Chegados ao fim da leitura das quase 600 páginas de Tu não és como as outras mães, podemos interrogar-nos se, de facto, se trata de um romance ou de uma biografia de Else Kirschner, mãe da autora, a escritora alemã Angelika Schrobsdorff (1927-2016). A resposta acaba por ser desnecessária, porque o que emerge dessa leitura é que o livro é uma longuíssima carta de amor (com alguns factos e diálogos ficcionados) à mãe — mulher que ao mesmo tempo personifica uma viagem entre o paraíso e o inferno, retratando um tempo devastador para os judeus.

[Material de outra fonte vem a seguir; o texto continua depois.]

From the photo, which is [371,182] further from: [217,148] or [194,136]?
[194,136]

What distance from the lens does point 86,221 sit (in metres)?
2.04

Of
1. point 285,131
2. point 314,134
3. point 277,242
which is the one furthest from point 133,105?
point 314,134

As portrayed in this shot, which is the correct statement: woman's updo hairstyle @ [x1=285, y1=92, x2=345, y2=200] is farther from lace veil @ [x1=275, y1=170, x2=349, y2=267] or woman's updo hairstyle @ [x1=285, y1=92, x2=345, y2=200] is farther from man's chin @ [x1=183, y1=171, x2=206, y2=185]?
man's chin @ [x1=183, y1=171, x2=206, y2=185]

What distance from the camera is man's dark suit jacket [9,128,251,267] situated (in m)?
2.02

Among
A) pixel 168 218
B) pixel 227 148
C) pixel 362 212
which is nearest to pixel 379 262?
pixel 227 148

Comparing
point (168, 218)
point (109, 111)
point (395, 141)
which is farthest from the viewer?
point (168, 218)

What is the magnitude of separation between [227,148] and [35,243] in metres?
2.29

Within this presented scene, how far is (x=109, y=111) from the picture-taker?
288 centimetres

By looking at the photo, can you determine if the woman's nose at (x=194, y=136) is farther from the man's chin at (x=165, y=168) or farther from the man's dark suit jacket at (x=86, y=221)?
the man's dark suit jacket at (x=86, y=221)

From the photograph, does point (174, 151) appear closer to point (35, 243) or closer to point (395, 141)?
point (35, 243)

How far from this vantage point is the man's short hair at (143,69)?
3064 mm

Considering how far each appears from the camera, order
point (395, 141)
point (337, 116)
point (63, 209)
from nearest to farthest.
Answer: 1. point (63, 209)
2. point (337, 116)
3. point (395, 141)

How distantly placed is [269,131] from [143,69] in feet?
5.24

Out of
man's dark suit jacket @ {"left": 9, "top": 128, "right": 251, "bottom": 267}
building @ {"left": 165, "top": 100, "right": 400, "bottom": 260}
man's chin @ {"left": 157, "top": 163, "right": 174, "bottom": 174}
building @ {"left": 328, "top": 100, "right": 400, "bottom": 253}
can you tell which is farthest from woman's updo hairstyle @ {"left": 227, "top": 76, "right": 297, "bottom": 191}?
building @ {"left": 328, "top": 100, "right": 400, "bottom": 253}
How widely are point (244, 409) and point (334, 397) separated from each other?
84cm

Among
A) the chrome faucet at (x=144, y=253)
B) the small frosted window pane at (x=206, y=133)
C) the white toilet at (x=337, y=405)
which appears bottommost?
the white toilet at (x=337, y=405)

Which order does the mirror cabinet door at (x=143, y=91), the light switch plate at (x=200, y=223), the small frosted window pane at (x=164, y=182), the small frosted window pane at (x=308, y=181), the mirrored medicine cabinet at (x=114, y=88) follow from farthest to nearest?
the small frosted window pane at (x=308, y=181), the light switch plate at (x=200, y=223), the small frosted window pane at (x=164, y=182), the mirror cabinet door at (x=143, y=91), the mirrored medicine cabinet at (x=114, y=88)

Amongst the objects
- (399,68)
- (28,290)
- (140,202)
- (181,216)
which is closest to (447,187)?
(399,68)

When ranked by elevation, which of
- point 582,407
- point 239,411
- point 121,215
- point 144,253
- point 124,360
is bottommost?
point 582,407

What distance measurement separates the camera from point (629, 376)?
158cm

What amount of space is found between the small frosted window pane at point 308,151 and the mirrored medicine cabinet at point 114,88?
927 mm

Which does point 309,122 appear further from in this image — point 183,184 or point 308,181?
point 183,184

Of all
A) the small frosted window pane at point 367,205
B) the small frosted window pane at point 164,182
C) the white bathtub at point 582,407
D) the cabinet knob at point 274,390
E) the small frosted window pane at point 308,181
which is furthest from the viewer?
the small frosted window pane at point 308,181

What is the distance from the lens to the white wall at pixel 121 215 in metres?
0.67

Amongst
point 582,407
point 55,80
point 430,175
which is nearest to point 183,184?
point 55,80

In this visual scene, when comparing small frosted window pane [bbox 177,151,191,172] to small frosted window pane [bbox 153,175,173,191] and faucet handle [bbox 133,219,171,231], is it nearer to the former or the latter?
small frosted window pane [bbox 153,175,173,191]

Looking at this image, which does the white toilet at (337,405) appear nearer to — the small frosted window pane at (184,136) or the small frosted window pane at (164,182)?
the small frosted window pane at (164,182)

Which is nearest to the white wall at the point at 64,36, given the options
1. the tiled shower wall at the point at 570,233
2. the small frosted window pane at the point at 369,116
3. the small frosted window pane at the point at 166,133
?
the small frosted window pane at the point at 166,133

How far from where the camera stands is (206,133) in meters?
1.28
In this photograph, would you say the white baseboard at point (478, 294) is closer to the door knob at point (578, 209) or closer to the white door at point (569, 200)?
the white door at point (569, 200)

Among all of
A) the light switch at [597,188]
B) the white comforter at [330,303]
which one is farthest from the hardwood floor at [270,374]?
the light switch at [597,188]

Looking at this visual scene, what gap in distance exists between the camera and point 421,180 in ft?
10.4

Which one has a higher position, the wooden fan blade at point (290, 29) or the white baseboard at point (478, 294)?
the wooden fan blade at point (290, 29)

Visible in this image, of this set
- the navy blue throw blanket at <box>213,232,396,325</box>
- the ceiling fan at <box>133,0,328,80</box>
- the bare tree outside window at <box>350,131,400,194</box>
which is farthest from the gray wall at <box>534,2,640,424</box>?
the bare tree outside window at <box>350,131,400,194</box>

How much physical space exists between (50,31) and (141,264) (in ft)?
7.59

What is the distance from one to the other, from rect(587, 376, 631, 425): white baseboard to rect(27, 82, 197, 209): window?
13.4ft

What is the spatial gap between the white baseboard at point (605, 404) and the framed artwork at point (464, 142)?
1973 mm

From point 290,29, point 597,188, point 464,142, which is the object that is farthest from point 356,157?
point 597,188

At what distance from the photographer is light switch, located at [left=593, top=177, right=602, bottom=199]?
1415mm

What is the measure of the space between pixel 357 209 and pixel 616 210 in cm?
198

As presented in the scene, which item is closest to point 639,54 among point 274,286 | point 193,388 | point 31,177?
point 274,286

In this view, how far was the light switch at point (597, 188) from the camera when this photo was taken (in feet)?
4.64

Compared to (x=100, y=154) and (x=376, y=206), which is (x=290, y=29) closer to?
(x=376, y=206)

A mãe, Else, era oriunda de uma família judia da alta burguesia alemã. Criada com todos os preceitos culturais e morais que a religião judaica e a sociedade lhe impunham, Else vivia inconformada e com o sonho de viver no “grande círculo cristão”, mais livre do que aquele em que se movia. Chegada a altura de casar, e com a Primeira Guerra Mundial a decorrer, a família tratou de lhe arranjar um casamento, já que, segundo as normas, a mulher não podia “ser outra coisa senão fêmea e mãe”. Apesar de Else já estar apaixonada por um poeta, os preparativos continuaram; mas ela acabou, algum tempo depois, por deixar a família e casar-se com o amante. Foi o início de um atribulado percurso afectivo — que não se cingiu a geometrias amorosas comuns. Era a década de 1920 e Berlim “já não era a residência imperial de rígida etiqueta, costumes púdicos e disciplina prussiana; era o coração, a eleita, o património dos seus habitantes, que finalmente, libertos das restrições, lhe davam forma ao seu gosto e lhe imprimiam a sua identidade, o seu carácter”. Else Kirschner tinha saído do molde e vivia fora do conservador círculo judaico. Frequentava festas e fazia da sua vida, nesses anos, uma festa. Entretanto, tinha sido mãe. Tempo depois, na sua casa de família, vivia também o seu amante, bem como a amante do marido, a baronesa Eugenie von Liebig — que décadas passadas ainda vivia com três homens (“todos eles a amavam, ela já não amava nenhum deles”). Else engravidou pela segunda vez; a notícia de que o pai da criança seria o amante quebrou a harmonia naquele quarteto. Mas ao mesmo tempo parecia estar a dar cumprimento a um seu desejo de jovem rapariga: ter um filho de cada homem que amasse. E assim o fez.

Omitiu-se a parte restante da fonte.